Only the records, repeated exactly, should make up the response.
====== Data for this exercise ======
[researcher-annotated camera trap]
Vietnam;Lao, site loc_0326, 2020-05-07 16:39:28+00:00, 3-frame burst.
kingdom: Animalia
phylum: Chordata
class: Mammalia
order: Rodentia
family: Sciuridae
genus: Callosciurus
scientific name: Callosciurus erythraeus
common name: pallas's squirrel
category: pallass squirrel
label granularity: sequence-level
======
▶ [Solved problem]:
[researcher-annotated camera trap]
Vietnam;Lao, site loc_0326, 2020-05-07 16:39:28+00:00, 3-frame burst.
kingdom: Animalia
phylum: Chordata
class: Mammalia
order: Rodentia
family: Sciuridae
genus: Callosciurus
scientific name: Callosciurus erythraeus
common name: pallas's squirrel
category: pallass squirrel
label granularity: sequence-level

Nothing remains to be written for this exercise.